Filled with an assortment of overlapping cultures and customs, Cuba’s history and culture is the essence of vibrance. With influences ranging from Spanish-Moorish architecture to French customs and to Caribbean and African cuisine, Cuba is nothing less than revolutionary.
Cuba was initially inhabited by Caribbean natives until Christopher Columbus’ exploration brought him to the shores of the island in 1492. For the next few centuries, the island became inhabited by the Spanish-Moorish population where agriculture, pastoral missionary work, and slave trade became the focus of the island’s use (3). However, due to the American acquisition of the Louisiana Purchase and the uprisings in San Domingo, many French plantation owners and Creole peoples moved to Cuba in the late 1700s and early 1800s (6).
By the mid 1800s, Cuba was a mix of French, Spanish-Moorish, African, and Indigenous cultures that constructed the heart of Cuban architecture and culture. Much of the buildings and plazas have patios and fountains from the Spanish-Moorish architectural custom that dominated much of Cuba until the late 16th century (8). Stained-glass panes above doorways allowed for extra sunlight and decorative tiles often illuminated homes to reflect the tropical climate of Cuba. French culture introduced more Neoclassical styles and promoted pastel colors to brighten the streets (6). Other architectural influences included that of Arabic, Byzantium, and even Hindu designs.

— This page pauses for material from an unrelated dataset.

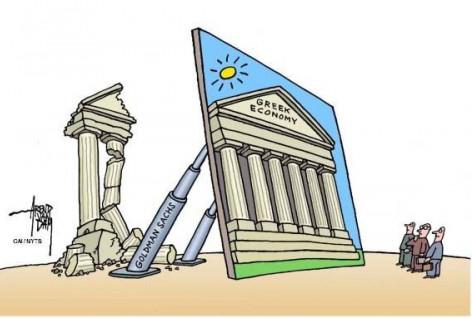 Οικονομία Ελλάδας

Cuban entertainment also nearly reached its full array by the late 1800s (8). Mostly African and Spanish customs presided over Cuban music and dance. Some of the more common dance styles still practiced in Cuba are the Mambo, Cha-Cha-Cha, Charanga, Danzon, Rumba, and Salsa. As for the Cuban cuisine, all of the mixed cultures participated in enriching many staple dishes. With pork and beef as the traditional meats and the staple crops of lettuce, tomato, and black beans and rice, or known as arroz congri, Cuban cuisine truly reflected its Caribbean, Spanish, and African roots (7).

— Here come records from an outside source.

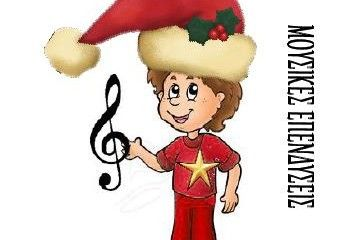 christmasmusic2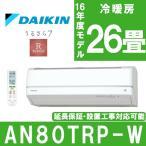 エアコン ダイキン うるさら7 主に26畳用 単相200V AN80TRP-W ホワイト DAIKIN 工事対応可能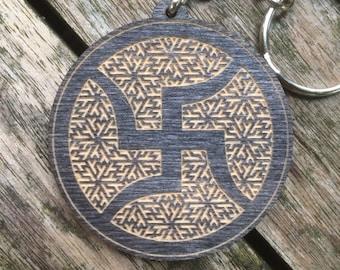 Peaceful Swastika Keychain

Upon the rise of the 19th century, Cuba’s economy boomed with the rise in agriculture and slave trade essentially causing Spain to gain an increased interest in Cuba’s profit (3). This increased interest, however, also caused some rising tensions; in 1868, Cuba and Spain went to war. After the Ten Years’ War – ending in 1878 – and the Spanish American War – ending in 1898 – Cuba finally gained its independence from Spain and remained under the watchful eye of America (5).

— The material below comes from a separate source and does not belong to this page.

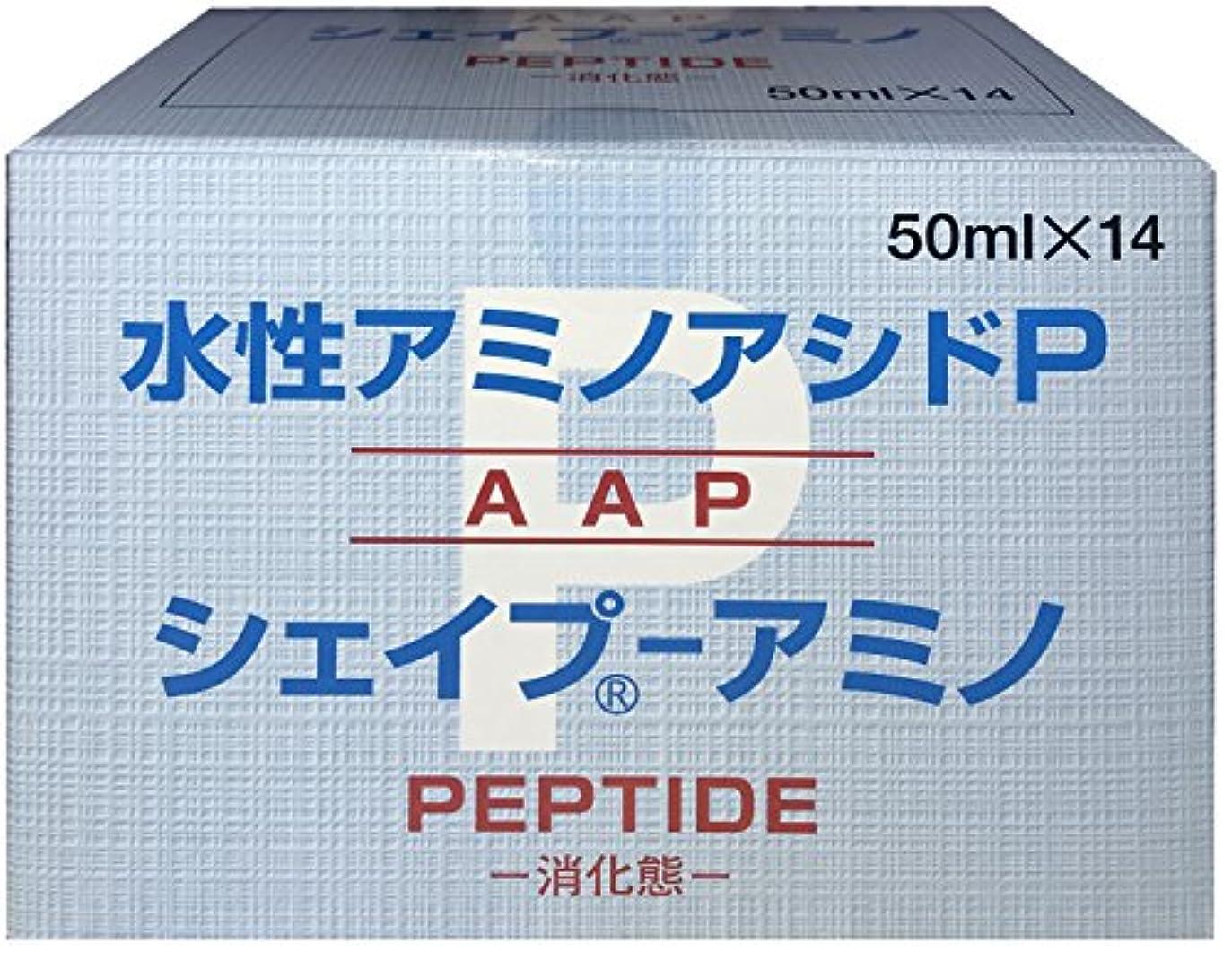 やがて大宇宙鯨水性アミノアシドP シェイプ アミノ 50ml×14袋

As the start of the 1900s, uprisings began and the United States became involved with Cuban military and political affairs. During this time, Fulgencio Batista ruled as a dictator over Cuba for the majority of the mid 1900s until Fidel Castro seized power on February 16th, 1959 (1). Just two years later, America broke its ties with Cuba, Castro declared Cuba as a Communist State, and became isolated from the United States (5).
Today, Cuba and the United States have restored their diplomatic ties. Americans and Cubans now travel back and forth and Cuba is known for its energetic atmosphere, delicious coffee and rum, famous cigars, and beloved Salsa Queen, Celia Cruz, who popularized the salsa dance style in the 1940s (2,7). Presently, many of the younger Cubans are fans of Rock n’ Roll and the Cuban National Ballet is internationally acclaimed. Now, Cuban culture is widely celebrated in America and other Latino and Caribbean countries for its fun-loving and dynamic environment (7).